CANS: Accelerating Multiuser Collaborative Edge Inference via Cooperative Autodidactic NeuroSurgeon

Recently, mobile edge computing (MEC)-enabled collaborative deep neural network (DNN) inference has emerged as a promising approach for delivering intelligent services to resource-constrained mobile devices. A representative scenario is multi-user collaborative edge inference, where distinct devices independently partition their DNN models and offload backend computation to a common edge server over wireless networks. However, determining the optimal DNN partition for each device is challenging due to unknown and time-varying system conditions, including fluctuating wireless links and diverse device capabilities. To address this problem, we propose Cooperative Autodidactic NeuroSurgeon (CANS), a collaborative edge inference framework that enables devices to adaptively learn optimal DNN partitions by sharing informative feedback during online inference.

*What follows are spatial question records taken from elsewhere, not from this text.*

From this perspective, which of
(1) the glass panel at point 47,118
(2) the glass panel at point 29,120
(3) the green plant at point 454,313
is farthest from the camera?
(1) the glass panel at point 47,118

To handle the challenge of device heterogeneity and better leverage offline inference experience, we integrate a novel FedLinUCB-DW algorithm that groups devices of the same type and warm-starts online exploration using local offline early-exit inference experience. Furthermore, we provide theoretical guarantees for FedLinUCB-DW by deriving the regret upper bound. We also validate our method on both a simulated environment and a hardware prototype system. Empirical evaluations demonstrate that CANS achieves lower inference latency compared to state-of-the-art baselines. Especially, in prototype experiments on two edge devices, the proposed CANS reduced average inference latency by up to 50% compared to the non-cooperative baseline.

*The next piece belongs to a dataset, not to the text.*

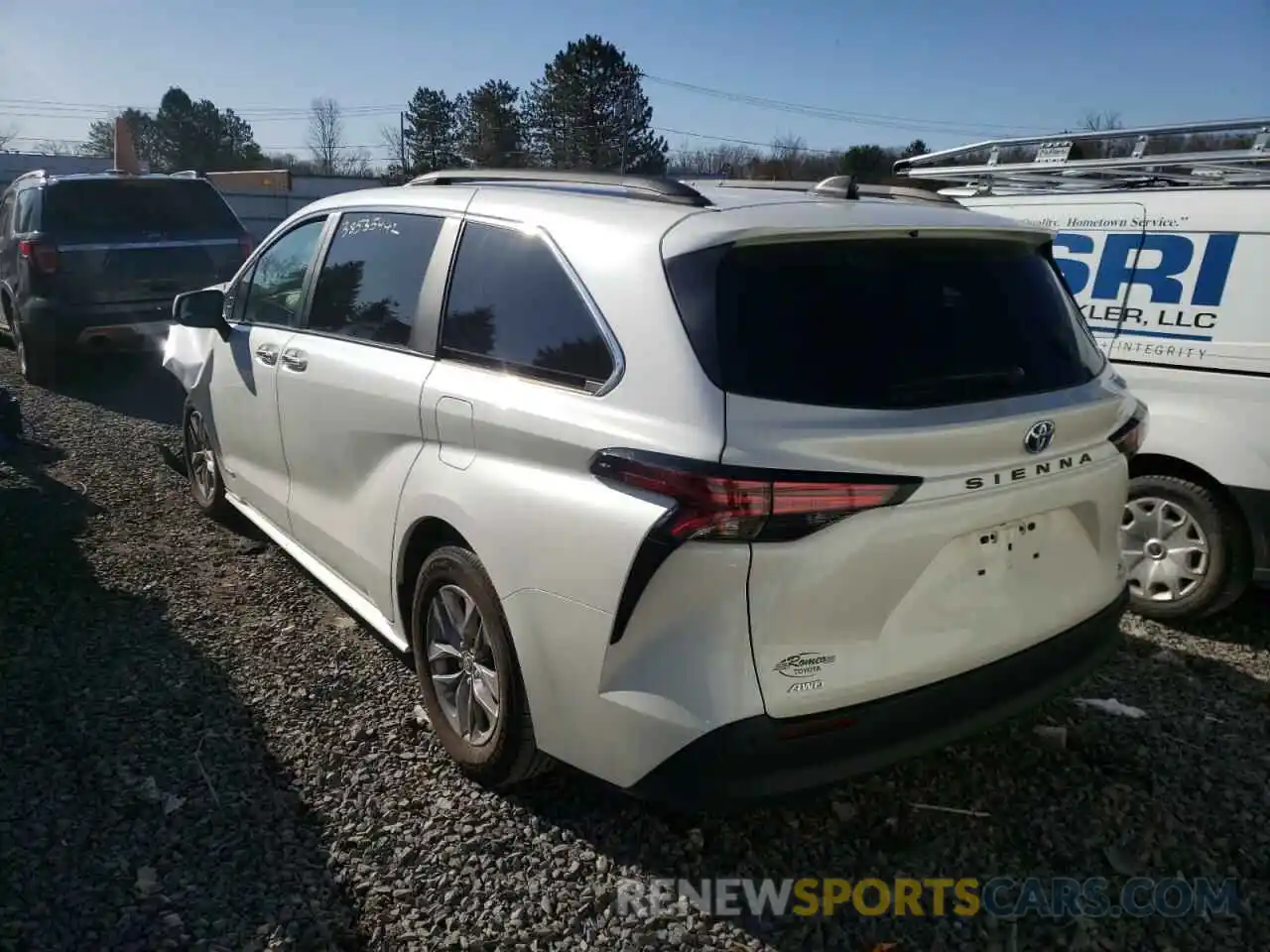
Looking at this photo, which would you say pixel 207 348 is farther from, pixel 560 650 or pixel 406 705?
pixel 560 650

翻译：近年来，移动边缘计算（MEC）赋能的协作式深度神经网络（DNN）推理已成为向资源受限移动设备提供智能服务的一种有前途的方法。一个代表性场景是多用户协作边缘推理，其中不同设备独立划分其DNN模型，并通过无线网络将后端计算卸载到共享边缘服务器。然而，由于未知且时变的系统条件（包括波动的无线链路和多样的设备能力），为每台设备确定最优DNN划分极具挑战性。为解决该问题，我们提出协同自教神经外科医生（CANS），一种协作边缘推理框架，使设备能够通过在线推理过程中共享信息反馈来自适应学习最优DNN划分。为应对设备异构性的挑战并更好地利用离线推理经验，我们集成了一种新型FedLinUCB-DW算法，该算法对同类型设备进行分组，并利用本地离线早期退出推理经验对在线探索进行热启动。此外，我们通过推导遗憾上界为FedLinUCB-DW提供了理论保证。我们还在模拟环境和硬件原型系统上验证了该方法。实验评估表明，相比于最先进的基线，CANS实现了更低的推理延迟。特别地，在两项边缘设备的原型实验中，与无协作基线相比，所提出的CANS将平均推理延迟降低了高达50%。